● **Цель**
Продолжите текст о концептуалистах и судьбе искусства после семидесятых годов, начав сразу после его последней фразы.

● **Текст документа**
___
Но семидесятые годы прошли, и восьмидесятые прошли, – а ничего не кончилось. Кончился только вечный Брежнев, что как раз породило жизнь, такую-сякую, но очень подвижную. Один и тот же день иссяк, дни пошли совсем разные. Настоящее тронулось с места, а следовательно, возникло будущее и образовалось прошлое. И сразу выяснилось, что у человека есть глаз, и он ищет цвета, а значит, живописи, есть слух, и он требует звука, а значит, музыки, есть душа, и она жаждет слова, потому что слово – это Бог. Слово, а не карточка.

Живопись, поэзия, музыка не кончились и не могут кончиться хотя бы потому, что они – физические потребности организма. И в соловьином саду опять случится концерт, не сегодня, так завтра, пусть через сто лет – Пушкин с Лермонтовым и прочий Лев Толстой непременно зажгут, ведь они не умерли, нет, прошлое – такая же неотъемлемая часть настоящего, как и будущее. Но Дмитрий Александрович Пригов “Анны Карениной” не читал и по-прежнему кричал кикиморой.

Концептуалисты поседели, погрузнели, заняли университетские кафедры, заполнили все музеи. Но и сейчас они – “закаленные художественные подпольщики”. Неудобства от этой двойственности никто не испытывает, но она за себя отомстит. Смешное словосочетание “актуальное искусство” уже стало образом неопрятной старости. Пройдет еще лет тридцать, и томатный суп сделается только ржавой банкой, профессор-подпольщик – неведомой зверушкой, а километры инсталляций, которые никогда не взывали к чувствам, – совершеннейшей загадкой. Им была чужда страсть – кто же на них откликнется, как их вообще опознать? Это будет мертвый след, подобный узору надписи надгробной на непонятном языке, тянущийся из страны в страну, из здания в здание. XX век сильно преувеличивал собственную значимость, что давно понятно, но его последние десятилетия станут черными дырами, как Темные века с оставшимся от них таинственным мусором. А он тоже, наверное, был карточкой.
___
● **Записи о пространственном расположении**
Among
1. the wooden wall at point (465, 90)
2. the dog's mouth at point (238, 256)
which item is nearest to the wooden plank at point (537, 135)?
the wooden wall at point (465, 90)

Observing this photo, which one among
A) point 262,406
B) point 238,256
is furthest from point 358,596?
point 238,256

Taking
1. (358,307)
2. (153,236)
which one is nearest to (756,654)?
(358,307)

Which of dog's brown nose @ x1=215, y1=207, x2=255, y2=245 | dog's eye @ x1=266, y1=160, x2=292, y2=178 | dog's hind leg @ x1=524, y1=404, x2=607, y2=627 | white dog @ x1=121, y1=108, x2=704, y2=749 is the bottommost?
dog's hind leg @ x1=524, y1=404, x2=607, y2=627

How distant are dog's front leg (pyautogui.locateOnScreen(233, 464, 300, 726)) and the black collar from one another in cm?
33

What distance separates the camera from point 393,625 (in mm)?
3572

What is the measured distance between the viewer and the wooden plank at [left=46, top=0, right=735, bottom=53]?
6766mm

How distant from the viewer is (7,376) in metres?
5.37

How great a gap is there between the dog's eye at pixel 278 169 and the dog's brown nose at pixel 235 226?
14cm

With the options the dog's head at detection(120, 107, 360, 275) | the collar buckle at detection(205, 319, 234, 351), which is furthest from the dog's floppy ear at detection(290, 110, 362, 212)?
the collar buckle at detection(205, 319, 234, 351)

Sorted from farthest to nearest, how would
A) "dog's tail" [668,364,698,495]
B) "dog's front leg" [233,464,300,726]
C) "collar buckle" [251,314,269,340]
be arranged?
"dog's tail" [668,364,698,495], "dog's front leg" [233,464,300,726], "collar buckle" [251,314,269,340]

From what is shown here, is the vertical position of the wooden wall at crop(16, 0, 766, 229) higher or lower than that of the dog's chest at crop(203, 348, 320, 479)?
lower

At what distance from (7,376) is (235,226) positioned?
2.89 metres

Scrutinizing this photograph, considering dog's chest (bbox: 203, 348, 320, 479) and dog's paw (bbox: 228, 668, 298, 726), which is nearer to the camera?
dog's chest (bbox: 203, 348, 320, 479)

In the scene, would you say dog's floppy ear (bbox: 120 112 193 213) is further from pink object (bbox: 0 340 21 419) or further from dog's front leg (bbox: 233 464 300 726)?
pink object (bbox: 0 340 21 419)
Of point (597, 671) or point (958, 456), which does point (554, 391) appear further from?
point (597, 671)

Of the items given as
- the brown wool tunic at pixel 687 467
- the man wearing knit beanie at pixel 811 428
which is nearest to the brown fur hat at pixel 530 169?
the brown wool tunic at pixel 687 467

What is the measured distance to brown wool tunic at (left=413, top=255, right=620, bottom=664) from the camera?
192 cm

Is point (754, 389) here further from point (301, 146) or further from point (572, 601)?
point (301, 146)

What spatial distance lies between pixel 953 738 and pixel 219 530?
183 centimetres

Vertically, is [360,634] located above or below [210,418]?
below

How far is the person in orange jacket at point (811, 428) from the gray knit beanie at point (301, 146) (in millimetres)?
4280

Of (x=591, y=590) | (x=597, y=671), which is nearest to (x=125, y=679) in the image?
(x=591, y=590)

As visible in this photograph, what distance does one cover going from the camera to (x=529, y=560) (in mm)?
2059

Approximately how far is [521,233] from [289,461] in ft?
___
● **Ответ**
ТАТЬЯНА ТОЛСТАЯ:

И я надеюсь, что концептуализм как глупая выдумка, костыль, помогающий передвигаться, забавная игрушка, – лопнет. И останется живая поэзия. Надеюсь, что 99 % того, что концептуализм настрогал, исчезнет. А вот с Дмитрием Александровичем… с ним, может быть, с одним так не произойдет. Вот все умрут, а он – нет. У него есть маленький волшебный камушек за пазухой, и он его от гибели спасет, аминь.

АЛЕКСАНДР ТИМОФЕЕВСКИЙ:

Аминь.

Блаженная страна

О скуке и тишине

АЛЕКСАНДР ТИМОФЕЕВСКИЙ:

Давайте сегодня поговорим о скуке. Правда, непонятно, с какой стороны приступать. Это как – давайте выпьем море. Скука ведь так же необъятна. Скука – хандра (сплин), скука – тоска (ностальгия), скука – сон (тишина). Я бы начал с конца, со скуки-сна-тишины, но и эта тема широка – надо бы сузить. Возьмем сюжет, в котором скуки вроде бы нет.

У Языкова есть строчки пленительные, таинственные, совершенно загадочные, тем более что окружены они сплошным барабанным боем:

Там, за далью непогоды,

Есть блаженная страна.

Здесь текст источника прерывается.